Density and COVID Deaths/100,000 in the 5 boroughs

NYC Boroughs Total Deaths Per 100,000 Population
Bronx 225
Brooklyn 180
Manhattan 120
Queens 200
Staten Island 140

NYC Boroughs Population per Sq. Mile
Bronx 34,653
Brooklyn 37,137
Manhattan 72,033
Queens 21,460
Staten Island 8,112

Correlation of Density and COVID death rate in the 5 boroughs of NYC: -.352

https://gothamist.com/news/coronavirus-statistics-tracking-epidemic-new-york

https://en.wikipedia.org/wiki/Demographics_of_New_York_City Borough density

Josephbleau said...

I would say with humility that statistics is a huge field and statistics professionals are all very specialized and no one since Fisher can claim to be up to date in all the obscure methods. I have an MS in statistics and am in a part time PhD program, and the only thing I can be sure of is that all the young bio statistics assistant professors are out there doing all the research they can on the relationships for this disease, so they can get published and get tenure. I am quite content to wait a few months and read all their great stuff when it is reviewed.

As for Bayesian statistics, you can’t start there, you have to learn frequentist statistics first. When you learn to play baseball you don’t try to learn to throw a curve ball before you learn how to tie your cleats.
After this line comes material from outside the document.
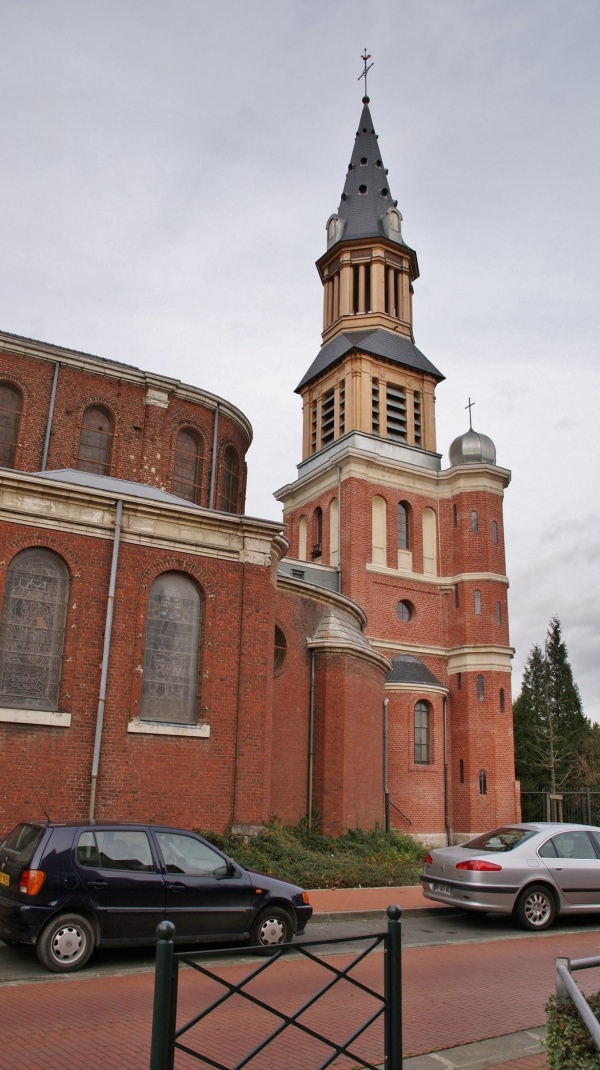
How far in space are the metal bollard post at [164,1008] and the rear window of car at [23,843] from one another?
17.6 ft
So don’t worry about it, learn to do linear regression and t-tests in excel first. I say this in all humility.

PresbyPoet said...

After reading all the comments, I see one item is missing. Viral load. How strong is the virus attack. Someone exposed to a small amount may be able fight it off. The same person hit with a massive dose will not be able to fight it off, and have a worse case. Think subway.
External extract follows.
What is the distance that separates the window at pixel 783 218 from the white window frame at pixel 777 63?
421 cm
This virus does not do well outdoors. It is killed by sun and heat and high humidity. So shelter in place can end up making the outbreak worse by having people breath in the same air indoors, sealed off from the outdoors.

I have been making a list of how bad our response to this was. We trusted China to tell us the truth. We depleted the supply of PPE 10 years ago, and never replenished it. The CDC said don't bother with masks, until they didn't. The damocrats played political games. I could go on...
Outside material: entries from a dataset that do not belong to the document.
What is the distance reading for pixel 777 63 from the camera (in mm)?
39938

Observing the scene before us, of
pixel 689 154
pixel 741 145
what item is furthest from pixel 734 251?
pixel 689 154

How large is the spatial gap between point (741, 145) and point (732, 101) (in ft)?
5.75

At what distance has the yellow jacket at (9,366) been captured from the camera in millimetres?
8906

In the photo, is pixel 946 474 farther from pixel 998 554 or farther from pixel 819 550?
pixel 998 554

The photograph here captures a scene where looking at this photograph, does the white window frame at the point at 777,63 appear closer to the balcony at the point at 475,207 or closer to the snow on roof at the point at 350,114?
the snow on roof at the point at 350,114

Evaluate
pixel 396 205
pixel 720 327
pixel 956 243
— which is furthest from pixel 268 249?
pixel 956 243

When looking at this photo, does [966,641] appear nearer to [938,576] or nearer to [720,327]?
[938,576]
There is one critical data item that everyone has missed. This is a virus with high infection rate, and low death rate. Maybe a little higher than flu, lower than bad flu. China had this for 3 months before we did anything in March. They had to know the true infection and death rate. They said nothing. This is an act of war.

This is the smoking gun. China knew. They let us think and act as though that this was a disease with 5% fatality. You had to shut down the economy to save the village. "Millions will die". In March all the damocrat govs issued the unconstitutional orders.

My question now: Did China let some know earlier? Some who acted to shut down the economy to win an election? New York Senator Chuck S. did it in 2008. He said a bank was shaky, that provided many business loans. The bank failed. Someone manipulated the price of oil in 2008. The economy crashed. They won. Is this the same tactic? What did they know, and when did they know it?

walter said...

Blogger Howard said...
Graffiti has nothing to do with viral load or transmission. This is just a throwback to the racist theory of disease. Also it is very interesting to note that the deplorables depiction of how New Yorkers live like rats is very similar to the Nazi description of how Jews lived in Germany and Poland.
--
Good point.
And I was worried the discussion was going off track.
Oh no..track..trains. Bring on the Zyklon B showers. I can't help myself!

Balfegor said...

Re: RichardJohnson:

Take a look at Google's community mobility reports. People in Manhattan (New York County) seem to have started pulling back on recreational outings earlier than people in the other boroughs. Only by about a week, but a week makes a huge difference in a situation like this.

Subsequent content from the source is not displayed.